January 2009 was always going to be a nightmare month for most technology companies, as the weakness they warned of at the end of 2008 manifested itself in hard numbers and difficult decisions.
When companies reported their performances, the accompanying carnage was more shocking than predicted, with almost every day bringing news of big name IT company redundancies in the thousands. The lay-offs by industry bellwether Microsoft were probably most shocking of all.
Up until that point, the software giant’s solid performance was seen as justification
for the optimistic hope that the IT industry might come through the present downturn relatively unscathed.
In its second quarter of fiscal 2008, the company generated revenues of $16.63 billion, a year-on-year growth of just 2%. Microsoft’s legendary net income, meanwhile, fell by a painful 11% to $4.17 billion. But don’t feel too sorry for the Redmond, Washington company; that 25% net margin, means it still walks away with twice as much money as any other company in the industry.
Microsoft pointed to falling sales at its PC vendor partners as the source of its concerns. Client software, which includes operating systems, fell by 8% to $3.98 billion. Supposedly, this follows a slowdown in PC shipments (that has been confirmed elsewhere), but that explanation rather lets Microsoft off the hook for the unpopularity of its Vista operating system.
Nevertheless, the Client division was still eye-poppingly profitable with an operating margin of 74%.
That offers something of a contrast to its Business Software and Server & Tools divisions. Its Business division, which sells the Dynamics range of ERP software, saw revenue increase by a puny 1.3% to $4.9 billion, although margins remained at an incredible 64%.
Growth in the Server & Tools unit was more respectable at 15%, with revenues hitting $3.74 billion.
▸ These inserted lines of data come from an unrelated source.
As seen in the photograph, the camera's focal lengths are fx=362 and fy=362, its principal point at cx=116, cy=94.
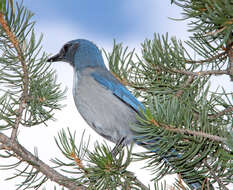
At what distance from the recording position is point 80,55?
2803 mm

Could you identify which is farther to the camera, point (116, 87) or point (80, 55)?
point (80, 55)

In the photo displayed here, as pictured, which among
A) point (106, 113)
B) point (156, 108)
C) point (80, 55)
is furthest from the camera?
point (80, 55)

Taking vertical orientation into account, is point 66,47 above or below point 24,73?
above

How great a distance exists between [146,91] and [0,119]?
83 cm

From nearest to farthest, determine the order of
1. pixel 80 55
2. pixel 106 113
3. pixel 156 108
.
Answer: pixel 156 108, pixel 106 113, pixel 80 55

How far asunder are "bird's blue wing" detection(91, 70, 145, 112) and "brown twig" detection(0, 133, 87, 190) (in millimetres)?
663

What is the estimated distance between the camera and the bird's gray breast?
7.32 ft

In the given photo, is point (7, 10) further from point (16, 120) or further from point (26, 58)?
point (16, 120)

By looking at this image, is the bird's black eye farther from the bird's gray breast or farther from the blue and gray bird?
the bird's gray breast

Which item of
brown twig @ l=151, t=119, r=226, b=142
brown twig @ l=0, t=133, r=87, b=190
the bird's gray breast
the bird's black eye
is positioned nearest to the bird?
the bird's gray breast

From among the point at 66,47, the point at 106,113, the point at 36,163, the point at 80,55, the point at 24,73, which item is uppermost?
the point at 66,47

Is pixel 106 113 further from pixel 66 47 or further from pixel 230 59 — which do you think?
pixel 66 47

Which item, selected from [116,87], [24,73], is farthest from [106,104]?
[24,73]

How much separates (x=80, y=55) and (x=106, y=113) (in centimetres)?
74
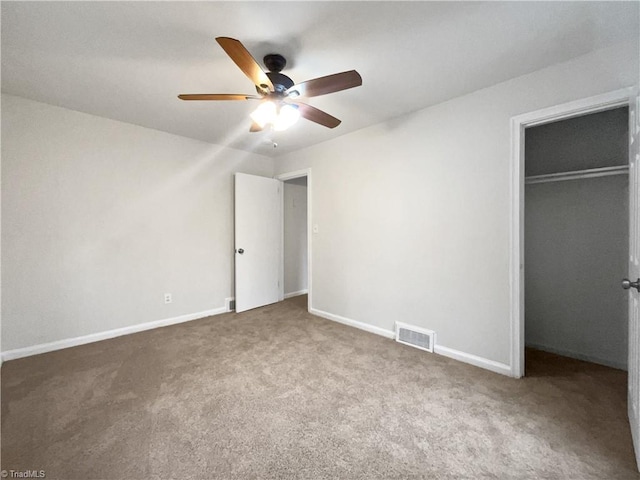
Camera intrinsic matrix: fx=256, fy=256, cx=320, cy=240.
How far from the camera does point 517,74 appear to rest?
200 cm

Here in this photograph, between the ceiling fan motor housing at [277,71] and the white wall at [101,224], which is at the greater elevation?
the ceiling fan motor housing at [277,71]

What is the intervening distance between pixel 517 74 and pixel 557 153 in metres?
1.13

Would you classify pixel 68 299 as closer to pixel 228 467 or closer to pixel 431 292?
pixel 228 467

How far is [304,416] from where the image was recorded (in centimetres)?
163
Net margins were 40%.
The company tackled the slippage in overall profits head-on with the announcement that it is cutting 5,000 jobs (the company employs around 95,000 worldwide).
Reset baseline
While Microsoft is symbolically slimming, its partner Intel topped the month’s redundancy tally with the news that it is to let between 5,000 and 6,000 of its 83,000 employees go. The news shortly followed a precipitous fall in net profits in its final quarter of 2008, down 90% from $2.27 billion in 2007 to $234 million in 2008. That crash coincided with a relatively sedate revenue decline of 2% year-on-year, to $37.6 billion.
“The economy and industry are in the process of resetting to a new baseline from which growth will resume,” said Intel chief executive Paul Otellino. They are also testing CEOs’ abilities to put a positive spin on events, it seems.
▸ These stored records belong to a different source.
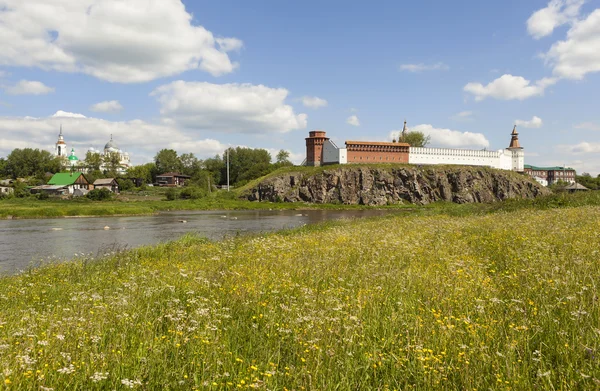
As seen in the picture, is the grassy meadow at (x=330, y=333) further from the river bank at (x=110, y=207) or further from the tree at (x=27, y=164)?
the tree at (x=27, y=164)

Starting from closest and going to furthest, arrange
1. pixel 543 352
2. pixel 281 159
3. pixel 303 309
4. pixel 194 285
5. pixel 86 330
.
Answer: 1. pixel 543 352
2. pixel 86 330
3. pixel 303 309
4. pixel 194 285
5. pixel 281 159

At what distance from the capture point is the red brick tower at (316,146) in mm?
118625

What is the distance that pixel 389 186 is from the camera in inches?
4242

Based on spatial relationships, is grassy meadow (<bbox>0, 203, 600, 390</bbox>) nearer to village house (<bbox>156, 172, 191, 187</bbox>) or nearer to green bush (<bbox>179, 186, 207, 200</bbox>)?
green bush (<bbox>179, 186, 207, 200</bbox>)

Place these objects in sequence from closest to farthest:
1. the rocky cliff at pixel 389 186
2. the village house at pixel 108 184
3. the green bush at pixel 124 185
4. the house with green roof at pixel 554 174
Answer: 1. the rocky cliff at pixel 389 186
2. the village house at pixel 108 184
3. the green bush at pixel 124 185
4. the house with green roof at pixel 554 174

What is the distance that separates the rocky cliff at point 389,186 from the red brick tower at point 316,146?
849 centimetres

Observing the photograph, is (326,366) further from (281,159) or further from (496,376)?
(281,159)

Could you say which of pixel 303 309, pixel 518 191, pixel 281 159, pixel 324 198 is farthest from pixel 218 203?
pixel 518 191

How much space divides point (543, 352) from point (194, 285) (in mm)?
5782

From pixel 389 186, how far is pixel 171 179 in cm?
7778

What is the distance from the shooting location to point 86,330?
4895mm

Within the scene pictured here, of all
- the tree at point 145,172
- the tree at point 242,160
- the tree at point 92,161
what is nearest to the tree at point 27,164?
the tree at point 92,161

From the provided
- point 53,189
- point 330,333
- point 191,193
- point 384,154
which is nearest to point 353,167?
point 384,154

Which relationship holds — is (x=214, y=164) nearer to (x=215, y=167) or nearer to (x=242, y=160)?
(x=215, y=167)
Meanwhile, Intel arch-rival AMD delivered an uncharacteristic piece of good news, beating analysts’ predictions with its fourth-quarter financial results. That it achieved this with a 28% fall in like-for-like revenues to $1.12 billion and a $1.42 billion loss is testament to quite how low expectations are.
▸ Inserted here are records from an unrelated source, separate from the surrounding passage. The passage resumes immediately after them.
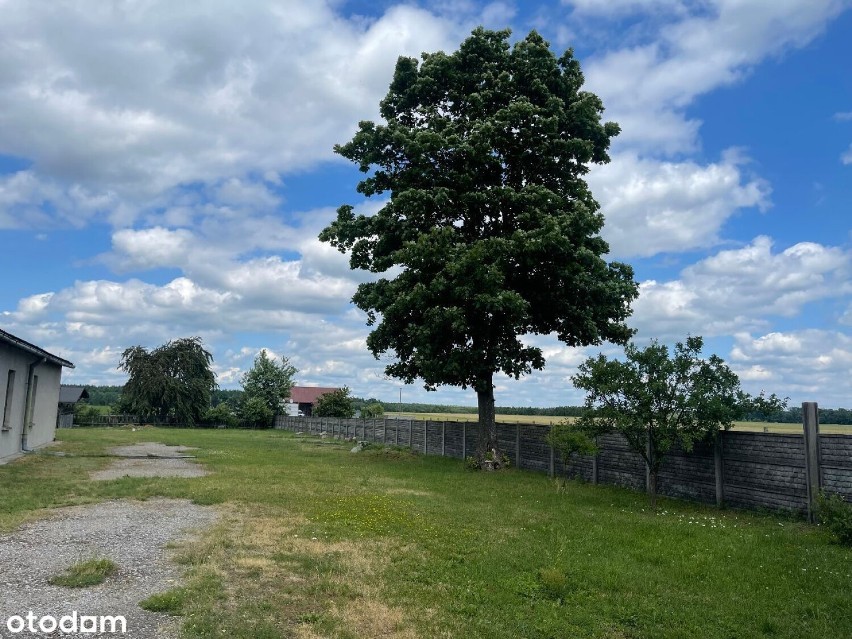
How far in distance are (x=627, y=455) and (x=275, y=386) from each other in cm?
6136

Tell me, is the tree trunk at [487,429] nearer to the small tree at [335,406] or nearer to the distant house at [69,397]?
the small tree at [335,406]

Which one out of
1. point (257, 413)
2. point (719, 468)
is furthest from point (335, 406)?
point (719, 468)

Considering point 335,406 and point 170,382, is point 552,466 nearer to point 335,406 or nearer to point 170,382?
point 335,406

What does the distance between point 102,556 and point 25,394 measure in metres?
17.3

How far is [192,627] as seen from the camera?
5.29 m

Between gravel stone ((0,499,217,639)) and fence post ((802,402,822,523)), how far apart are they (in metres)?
10.2

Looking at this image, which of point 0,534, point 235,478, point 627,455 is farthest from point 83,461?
point 627,455

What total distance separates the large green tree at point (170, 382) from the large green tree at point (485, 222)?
43.5 m

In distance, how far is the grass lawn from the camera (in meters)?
5.84

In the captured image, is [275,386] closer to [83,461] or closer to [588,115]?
[83,461]

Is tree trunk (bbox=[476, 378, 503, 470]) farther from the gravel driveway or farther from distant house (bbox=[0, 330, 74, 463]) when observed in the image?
distant house (bbox=[0, 330, 74, 463])

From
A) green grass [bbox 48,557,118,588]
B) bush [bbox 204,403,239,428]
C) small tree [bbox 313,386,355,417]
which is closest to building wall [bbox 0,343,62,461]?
green grass [bbox 48,557,118,588]

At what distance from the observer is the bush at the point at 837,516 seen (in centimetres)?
923

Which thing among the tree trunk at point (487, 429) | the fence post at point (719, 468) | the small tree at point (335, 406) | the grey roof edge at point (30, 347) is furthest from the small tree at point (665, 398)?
the small tree at point (335, 406)
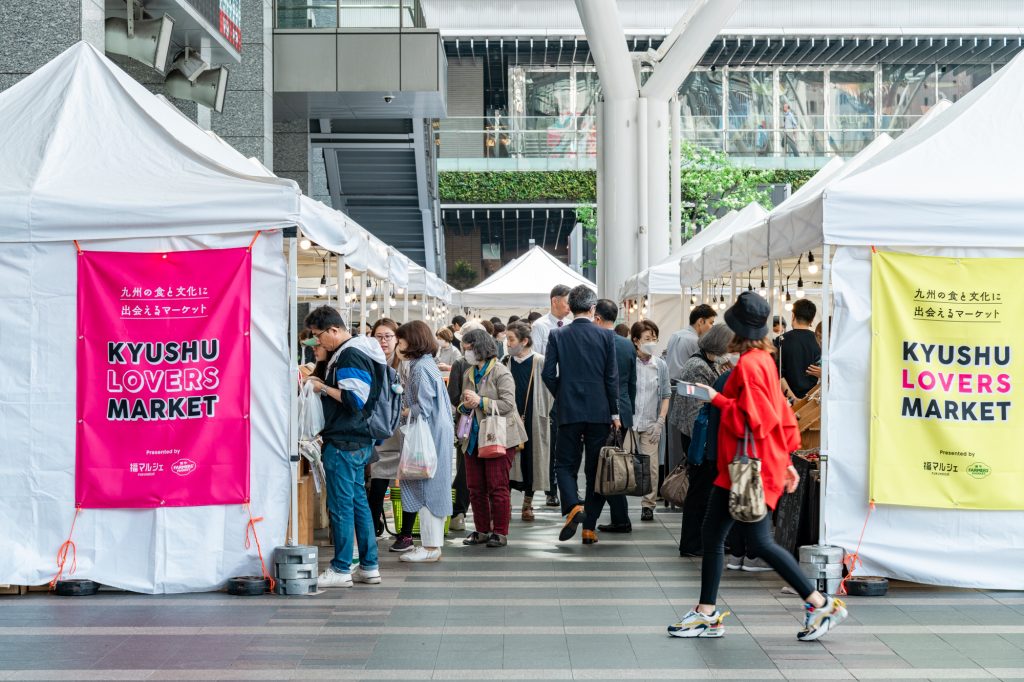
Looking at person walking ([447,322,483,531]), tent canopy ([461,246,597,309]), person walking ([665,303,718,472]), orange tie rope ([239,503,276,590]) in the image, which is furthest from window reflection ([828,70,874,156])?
orange tie rope ([239,503,276,590])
But redundancies were by no means restricted to US high-tech companies. Germany’s ERP giant, SAP, announced it was to reduce its 51,500 head count by 3,000 before the end of 2009.
The lay-offs, which the company expects to save it around €350 million, will “allow us to adapt to the tough market conditions and ensure the long-term competitiveness of the company,” said SAP co-chief executive Leo Apotheker in a statement.
That the company announced the redundancies at the same time as an 8% rise in revenue for its fourth quarter, to €3.49 billion, reveals quite how concerned it is about the fact that its software revenues fell 7%. Services revenues saved its blushes with an 8% rise, and helped push net income up by 13% to €859 million. SAP declined to provide a revenue forecast for 2009, saying that conditions were too uncertain to make predictions.
Elsewhere, applications infrastructure provider Citrix admitted it would be cutting some 400 jobs – around 10% of its workforce. In its fourth quarter, Citrix did manage to grow revenues, by 4% year-on-year, to $416 million, but profits simultaneously dropped by 5% to $60 million.
CFO David Henshall told an analysts’ call that the credit crunch was squeezing demand at both ends of the market. “Customers were hesitant to make large capital commitments, and on the other end of the spectrum the very small deals which tend to be related to employee growth [were also down],” he said.
The decision to axe a tenth of its head count must have been made all the harder for Citrix by the performance of its competitor in the virtualisation space VMware. That company increased fourth-quarter revenues by 25% year-on-year to $515 million, and its profits were up by 34% to $102 million. By the same token, however, Citrix’s troubles put paid to the hypothesis made by some that virtualisation is ‘recession proof’.
The real trend-bucker of the month was IBM, who despite a 6% year-on-year revenue drop in its fourth quarter saw quarterly profits grow by 12% to $4.4 billion.
The company attributed the revenue drop to currency fluctuations, and its profit hike to its strategy of focusing on its most profitable lines of businesses. Certainly, the company’s decision to sell off its PC division to Chinese manufacturer Lenovo in 2005 now looks prescient. That company issued a profit warning in January and, predictably, a plan to lay-off 2,500 employees.